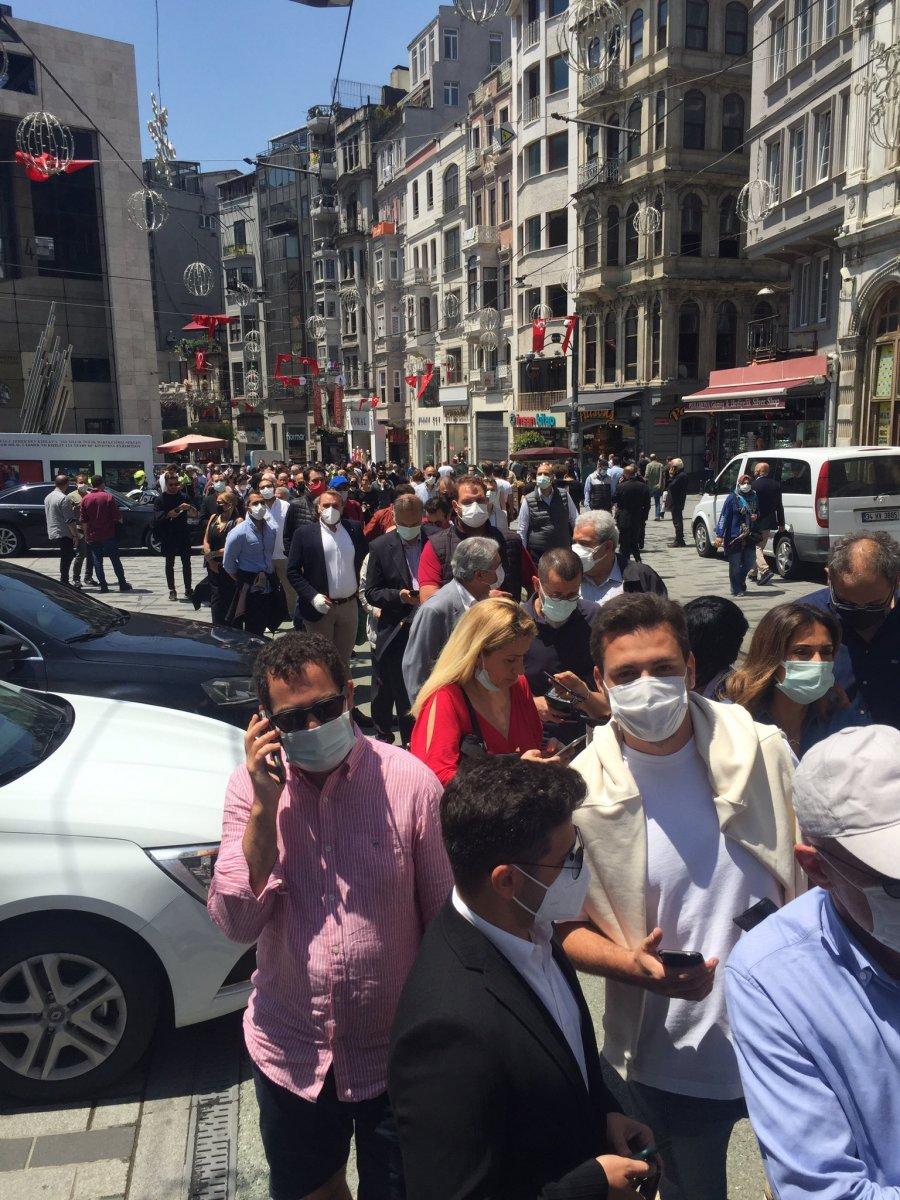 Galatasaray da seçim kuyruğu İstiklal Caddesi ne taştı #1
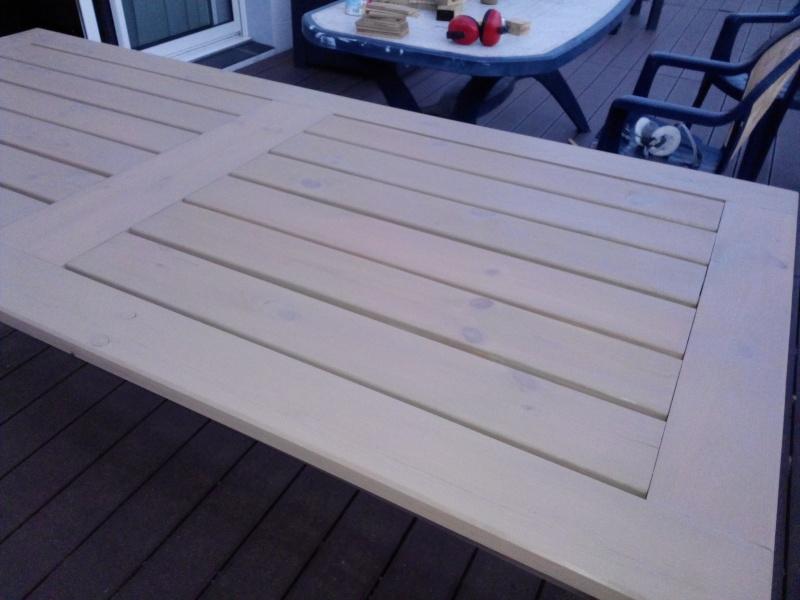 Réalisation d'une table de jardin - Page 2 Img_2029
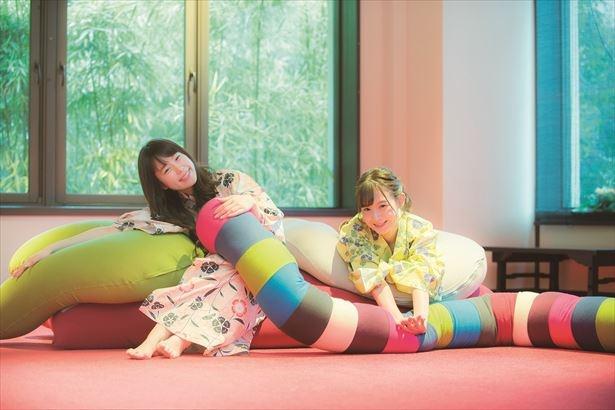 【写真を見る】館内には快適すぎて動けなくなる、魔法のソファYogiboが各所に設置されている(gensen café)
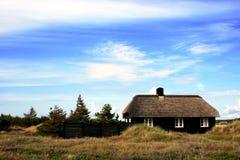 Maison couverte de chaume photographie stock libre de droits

**To do:** Print the preceding material over again exactly. Please leave the pictures out.

**Reply:**
 Galatasaray da seçim kuyruğu İstiklal Caddesi ne taştı #1
 Réalisation d'une table de jardin - Page 2 Img_2029
 【写真を見る】館内には快適すぎて動けなくなる、魔法のソファYogiboが各所に設置されている(gensen café)
 Maison couverte de chaume photographie stock libre de droits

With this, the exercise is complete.